The Local Enterprise Offices are the primary providers of supports to assist micro-enterprises within the indigenous sector that are facing challenges arising from Brexit. My Department through the LEOs, has continued to promote the importance of local businesses preparing for Brexit, and has developed a range of supports to help them achieve this. The LEOs are working vigorously to enable companies to consolidate market share within the UK and to become more resilient by broadening their sales to other international markets. I am pleased to say that as part of Budget 2019, the LEOs were provided with an additional capital funding of €5 million in 2019 to enable the LEO network to ramp up its supports, in light of Brexit, to drive improvements, providing companies with mentorship and training programmes to prepare for any kind of Brexit. In particular the LEO network focused on promoting its core programmatic and soft supports for its client companies and individuals requesting Brexit related assistance.

Those core offerings were comprised of:

- The Brexit Mentoring Programme

- The Prepare Your Business for Customs Workshops

- The Online Customs Insights course from Enterprise Ireland

- The LEAN for Micro programme from Enterprise Ireland

- The Technical Assistance for Micro-Exporters (TAME) Grant

LEOs offer Priming Grants to support business start-up costs have seen an increase year on year which shows entrepreneurial activities continue to increase in the country regardless of the uncertainty that Brexit provides. With the direct grant aid and Brexit supports available it puts entrepreneurial activities in a strong position to the lead up of Brexit. 

The Local Enterprise Office is the First Stop Shop for anyone seeking information and support on starting or growing a business in Ireland.  The LEOs were established to offer direct grant aid to microenterprises which have the potential to develop into strong export entities. 

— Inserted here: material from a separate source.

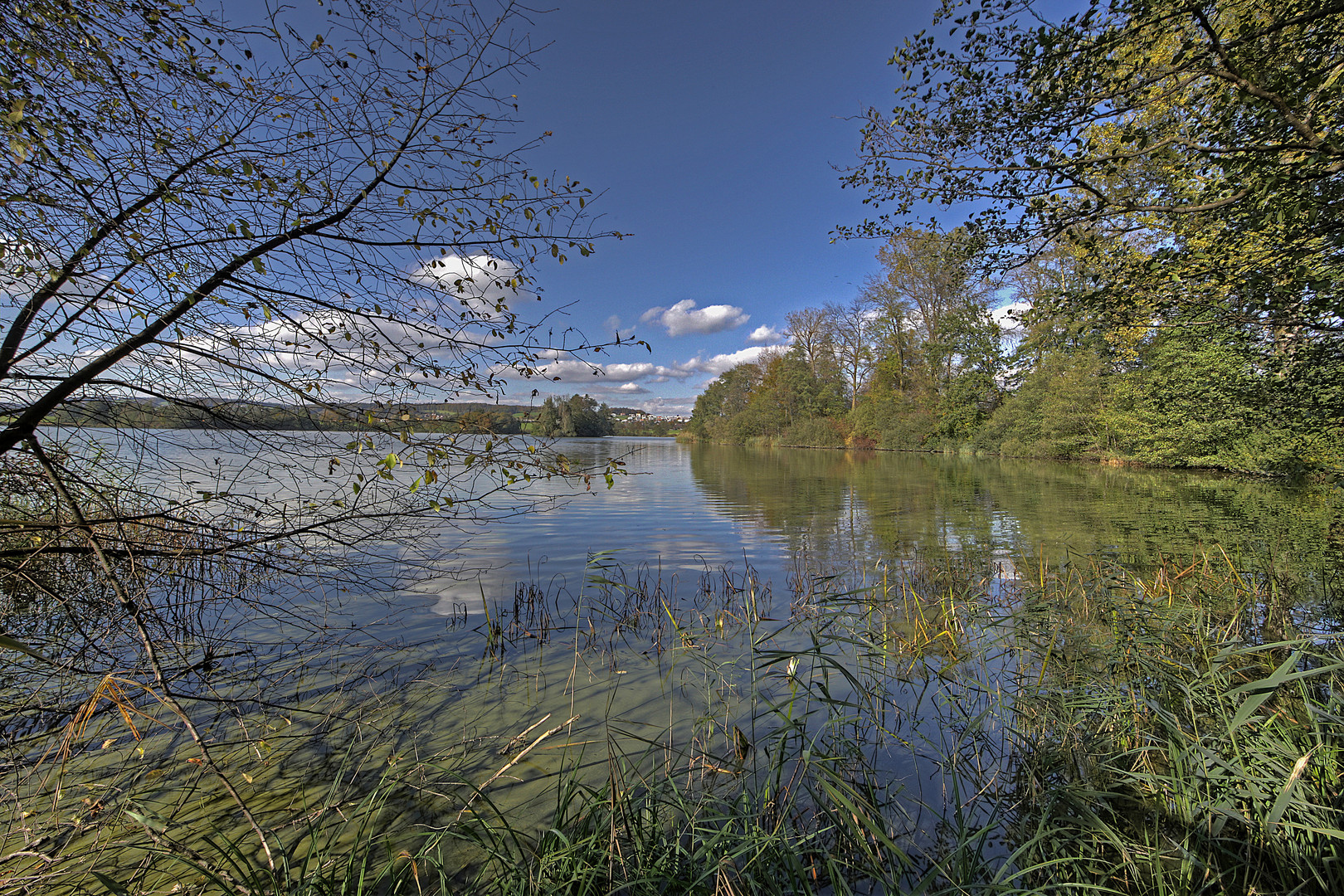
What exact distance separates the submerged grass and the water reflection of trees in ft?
12.6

It is also worth noting that there is a strong pipeline of young and emerging entrepreneurial talent in the country right now.  I had the pleasure on 15th September last to present awards at Google's European Headquarters in Dublin to some of our finest young entrepreneurs from all parts of the country whom took part in the Ireland's Best Young Entrepreneur (IBYE) competition, which is now in its fifth year.   The programme, which is run by the network of Local Enterprise Offices has gone from strength to strength, attracting over 1,600 applicants in 2019, which is well on a par with previous years. I recommend that you take a look at the IBYE website to gain a clearer picture of how promising the future of entrepreneurship in Ireland looks at this time. 

Clearly, Brexit is as much a challenge to microenterprises as it is to any other sized enterprise.  Nevertheless, I am pleased to say that there has been strong and meaningful engagement throughout 2019 from the microenterprise sector with the LEO network and in particular the LEO Brexit offering.  By way of example, the data in regard to the LEOs Brexit programmes and supports show a marked increase in 2019 relative to 2018 and this with three months of 2019 left to run. 

I am confident therefore that in the days and weeks ahead, the LEO network will continue its robust and meaningful engagement with its many clients and will remain an integral component in this Government’s toolkit to prepare our microenterprise sector to face any challenge that comes its way as a result of Brexit.